Task description — Copy out the material from the line with "Within the set" through to its end, both ends included. Leave the pictures out.

● ● ● ● ● ● ●

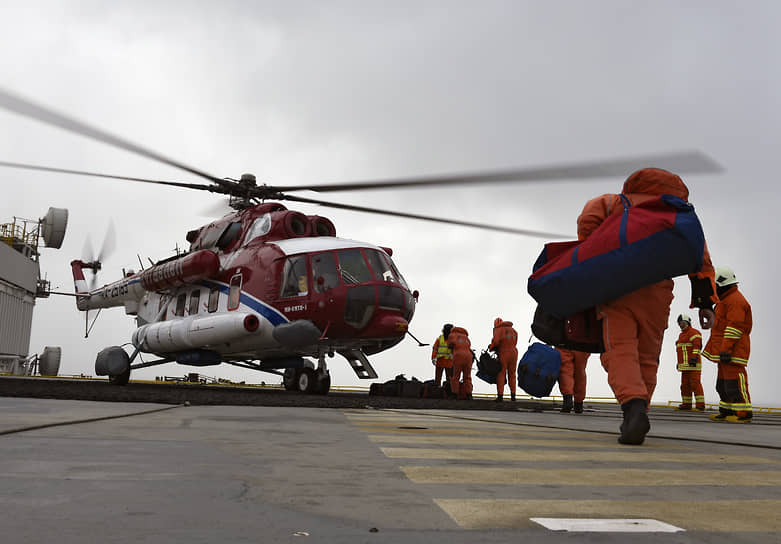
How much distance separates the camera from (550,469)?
232cm

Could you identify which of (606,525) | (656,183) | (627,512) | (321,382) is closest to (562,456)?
(627,512)

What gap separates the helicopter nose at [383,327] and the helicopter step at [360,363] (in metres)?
1.39

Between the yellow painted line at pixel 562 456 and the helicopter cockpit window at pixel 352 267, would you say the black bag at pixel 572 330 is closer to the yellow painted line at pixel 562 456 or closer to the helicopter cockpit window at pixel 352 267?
the yellow painted line at pixel 562 456

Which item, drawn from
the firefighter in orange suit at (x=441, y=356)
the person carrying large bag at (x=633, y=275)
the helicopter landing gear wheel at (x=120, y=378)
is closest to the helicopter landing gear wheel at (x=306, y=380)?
the firefighter in orange suit at (x=441, y=356)

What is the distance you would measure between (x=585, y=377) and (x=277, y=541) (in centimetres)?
841

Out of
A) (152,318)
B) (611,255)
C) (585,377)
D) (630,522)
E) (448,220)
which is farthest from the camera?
(152,318)

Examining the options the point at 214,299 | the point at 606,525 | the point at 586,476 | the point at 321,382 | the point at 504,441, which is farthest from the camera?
the point at 214,299

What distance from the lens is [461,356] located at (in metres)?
13.5

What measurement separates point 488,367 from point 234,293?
17.8 ft

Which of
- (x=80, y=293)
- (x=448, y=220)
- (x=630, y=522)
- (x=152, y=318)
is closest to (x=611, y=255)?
(x=630, y=522)

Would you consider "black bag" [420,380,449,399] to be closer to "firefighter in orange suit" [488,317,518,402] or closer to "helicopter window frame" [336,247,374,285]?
"firefighter in orange suit" [488,317,518,402]

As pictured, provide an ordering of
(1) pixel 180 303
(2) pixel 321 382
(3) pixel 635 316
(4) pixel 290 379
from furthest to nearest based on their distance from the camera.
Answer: (1) pixel 180 303
(4) pixel 290 379
(2) pixel 321 382
(3) pixel 635 316

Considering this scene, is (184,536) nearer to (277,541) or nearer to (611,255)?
(277,541)

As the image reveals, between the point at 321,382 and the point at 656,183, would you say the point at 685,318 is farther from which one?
the point at 656,183
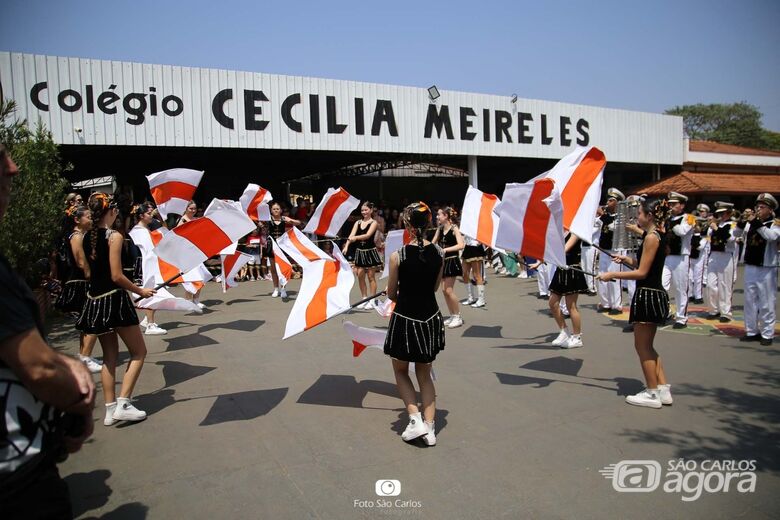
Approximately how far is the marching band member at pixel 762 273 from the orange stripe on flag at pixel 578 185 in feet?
9.95

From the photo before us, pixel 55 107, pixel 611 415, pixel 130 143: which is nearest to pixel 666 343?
pixel 611 415

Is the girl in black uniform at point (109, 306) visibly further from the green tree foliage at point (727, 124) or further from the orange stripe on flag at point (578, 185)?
the green tree foliage at point (727, 124)

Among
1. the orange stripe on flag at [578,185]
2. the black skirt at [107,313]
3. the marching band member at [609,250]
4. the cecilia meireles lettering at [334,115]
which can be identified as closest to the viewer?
the black skirt at [107,313]

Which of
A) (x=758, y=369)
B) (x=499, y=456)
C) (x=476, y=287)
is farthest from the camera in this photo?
(x=476, y=287)

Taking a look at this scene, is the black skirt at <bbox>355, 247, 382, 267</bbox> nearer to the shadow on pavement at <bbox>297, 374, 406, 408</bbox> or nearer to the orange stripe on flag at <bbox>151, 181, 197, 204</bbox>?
the orange stripe on flag at <bbox>151, 181, 197, 204</bbox>

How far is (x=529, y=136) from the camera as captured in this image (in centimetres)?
1880

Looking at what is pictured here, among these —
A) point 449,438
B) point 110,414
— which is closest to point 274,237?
point 110,414

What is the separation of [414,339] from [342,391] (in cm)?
163

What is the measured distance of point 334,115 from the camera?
15328 mm

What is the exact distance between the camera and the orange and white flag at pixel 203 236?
5.07 m

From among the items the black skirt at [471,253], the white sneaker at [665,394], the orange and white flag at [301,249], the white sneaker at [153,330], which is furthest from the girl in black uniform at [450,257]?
the white sneaker at [153,330]

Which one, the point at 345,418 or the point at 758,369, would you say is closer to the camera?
the point at 345,418

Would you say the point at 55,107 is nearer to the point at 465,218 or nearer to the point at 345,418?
the point at 465,218

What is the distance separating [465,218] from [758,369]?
154 inches
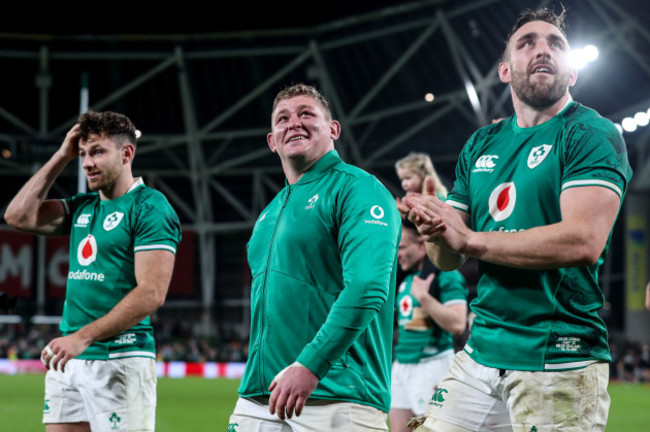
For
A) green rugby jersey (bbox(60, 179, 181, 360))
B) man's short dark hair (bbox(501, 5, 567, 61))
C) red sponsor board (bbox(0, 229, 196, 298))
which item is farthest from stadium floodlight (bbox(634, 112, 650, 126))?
man's short dark hair (bbox(501, 5, 567, 61))

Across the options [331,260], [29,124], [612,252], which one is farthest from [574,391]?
[612,252]

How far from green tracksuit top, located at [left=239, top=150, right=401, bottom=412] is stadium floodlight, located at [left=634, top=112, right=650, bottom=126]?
2273 cm

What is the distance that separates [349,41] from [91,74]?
10.0 meters

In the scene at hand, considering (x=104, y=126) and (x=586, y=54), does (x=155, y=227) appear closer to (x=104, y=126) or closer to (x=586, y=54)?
(x=104, y=126)

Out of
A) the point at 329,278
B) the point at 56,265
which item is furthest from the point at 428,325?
the point at 56,265

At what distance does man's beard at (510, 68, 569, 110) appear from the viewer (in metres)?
3.01

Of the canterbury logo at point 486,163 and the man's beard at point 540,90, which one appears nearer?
the man's beard at point 540,90

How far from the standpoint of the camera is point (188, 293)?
31672mm

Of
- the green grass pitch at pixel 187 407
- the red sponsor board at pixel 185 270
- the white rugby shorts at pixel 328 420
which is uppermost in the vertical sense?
the red sponsor board at pixel 185 270

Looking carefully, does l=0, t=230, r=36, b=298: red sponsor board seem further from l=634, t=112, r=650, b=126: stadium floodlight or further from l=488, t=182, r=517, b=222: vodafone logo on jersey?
l=488, t=182, r=517, b=222: vodafone logo on jersey

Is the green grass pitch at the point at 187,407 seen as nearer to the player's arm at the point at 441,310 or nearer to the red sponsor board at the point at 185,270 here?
the player's arm at the point at 441,310

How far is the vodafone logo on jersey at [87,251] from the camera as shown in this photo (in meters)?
4.26

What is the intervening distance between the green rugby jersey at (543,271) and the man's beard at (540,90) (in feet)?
0.23

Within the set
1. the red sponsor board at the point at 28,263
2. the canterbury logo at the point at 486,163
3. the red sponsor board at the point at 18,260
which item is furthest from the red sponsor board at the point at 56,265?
the canterbury logo at the point at 486,163
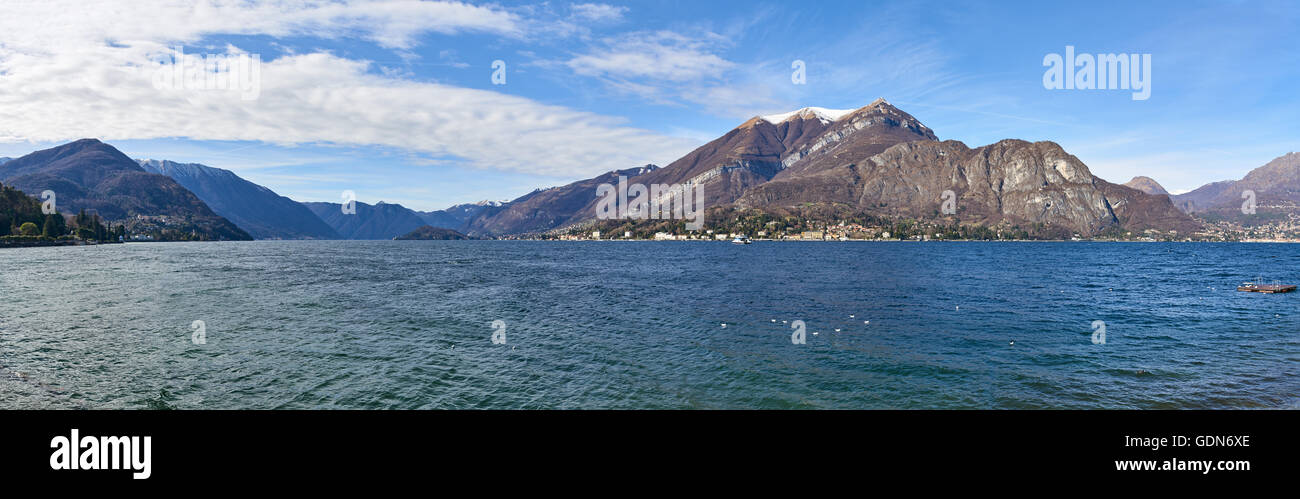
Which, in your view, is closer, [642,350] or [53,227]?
[642,350]

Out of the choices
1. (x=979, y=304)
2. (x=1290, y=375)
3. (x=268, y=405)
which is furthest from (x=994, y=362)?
(x=268, y=405)
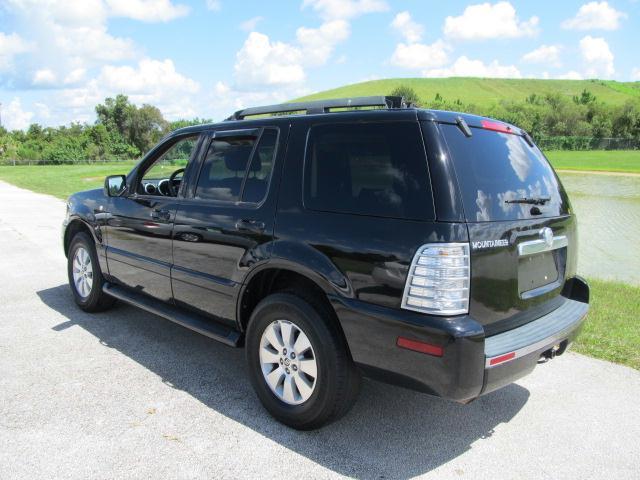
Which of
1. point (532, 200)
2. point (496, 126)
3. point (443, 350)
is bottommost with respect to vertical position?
point (443, 350)

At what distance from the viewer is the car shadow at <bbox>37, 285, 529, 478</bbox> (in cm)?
309

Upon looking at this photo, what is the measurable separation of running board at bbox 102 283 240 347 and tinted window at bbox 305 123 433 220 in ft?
3.88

● ● ● ● ● ● ●

Task output —
Within the set
1. the red sponsor board at the point at 28,263
2. the canterbury logo at the point at 486,163
3. the red sponsor board at the point at 18,260
which item is furthest from the red sponsor board at the point at 56,265?
the canterbury logo at the point at 486,163
Which, in your view, is closer, [642,350] or [53,227]?
[642,350]

Out of the choices
1. (x=979, y=304)
2. (x=1290, y=375)
3. (x=268, y=405)
which is furthest from (x=994, y=362)?
(x=268, y=405)
Which of
1. point (532, 200)
2. point (496, 126)
3. point (443, 350)
is bottommost with respect to vertical position?
point (443, 350)

At what distance from the viewer is the car shadow at <bbox>37, 285, 529, 478</bbox> (in cm)?
309

Upon looking at this photo, what is the measurable separation of running board at bbox 102 283 240 347 and tinted window at bbox 305 123 433 220 in ft?
3.88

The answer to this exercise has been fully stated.